Eine gemeinsame israelisch-palästinensische Gedenkfeier (Israeli-Palestinian Joint Memorial Day Ceremony) fand ebenfalls am Abend virtuell statt. Familienangehörige beider Seiten hielten Reden in Tel Aviv und Ramallah und sprachen sich dabei für die Aussöhnung und für Frieden aus.
INSPIRATION Die Initiatoren gaben an, dass sich rund 200.000 Menschen zugeschaltet hatten, um die Veranstaltung zu sehen. Der Sondergesandte der Vereinten Nationen, Nikolay Mladenov, nannte die Sprecher »eine Inspiration für uns alle«. In rechtsgerichteten Kreisen ist die Veranstaltung, die seit 2006 stattfindet, umstritten.

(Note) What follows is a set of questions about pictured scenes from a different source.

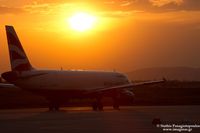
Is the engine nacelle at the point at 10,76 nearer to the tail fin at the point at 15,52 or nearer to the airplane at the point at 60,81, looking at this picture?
the airplane at the point at 60,81

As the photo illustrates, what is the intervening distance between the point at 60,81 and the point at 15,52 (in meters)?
5.57

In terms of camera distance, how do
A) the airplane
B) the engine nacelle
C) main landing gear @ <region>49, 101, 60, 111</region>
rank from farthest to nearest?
1. main landing gear @ <region>49, 101, 60, 111</region>
2. the airplane
3. the engine nacelle

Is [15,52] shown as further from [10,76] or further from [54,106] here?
[54,106]

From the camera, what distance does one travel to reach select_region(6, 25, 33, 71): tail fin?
50531 mm

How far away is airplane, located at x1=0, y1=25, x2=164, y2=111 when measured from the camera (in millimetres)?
50531

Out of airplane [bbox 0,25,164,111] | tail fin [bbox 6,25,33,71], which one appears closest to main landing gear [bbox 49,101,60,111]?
airplane [bbox 0,25,164,111]

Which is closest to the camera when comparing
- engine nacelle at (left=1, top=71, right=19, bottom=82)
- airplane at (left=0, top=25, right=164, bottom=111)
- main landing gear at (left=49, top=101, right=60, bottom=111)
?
engine nacelle at (left=1, top=71, right=19, bottom=82)

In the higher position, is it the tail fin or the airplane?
the tail fin

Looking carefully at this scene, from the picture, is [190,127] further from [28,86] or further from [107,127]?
[28,86]

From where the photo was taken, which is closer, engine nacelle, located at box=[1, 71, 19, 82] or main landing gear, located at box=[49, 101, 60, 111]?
engine nacelle, located at box=[1, 71, 19, 82]

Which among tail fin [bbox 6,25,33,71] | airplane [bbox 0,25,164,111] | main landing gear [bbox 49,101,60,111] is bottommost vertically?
main landing gear [bbox 49,101,60,111]

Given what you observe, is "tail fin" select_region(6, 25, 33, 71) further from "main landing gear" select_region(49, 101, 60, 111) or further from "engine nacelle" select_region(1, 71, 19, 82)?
"main landing gear" select_region(49, 101, 60, 111)

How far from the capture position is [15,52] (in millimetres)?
50625

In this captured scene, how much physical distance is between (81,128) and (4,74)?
23.9 meters
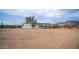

Sicherheitskräfte begannen derweil am Dienstagmorgen mit dem Aufbau von Straßensperren, um große Versammlungen auf den Militärfriedhöfen zu verhindern. Die Polizei erklärte jedoch, dass sie niemanden davon abhalten werde, die Gräber ihrer Angehörigen zu besuchen. Die Petition, die mehrere Hinterbliebene beim Gerichtshof eingereicht hatten, dass die Friedhöfe trotz des Coronavirus geöffnet werden sollten, wurde von den Richtern abgelehnt.
Ab 17 Uhr wird es noch einmal eine generelle Ausgangssperre in ganz Israel geben, die bis zum Abend des Unabhängigkeitstages (Mittwoch 20 Uhr) andauern wird.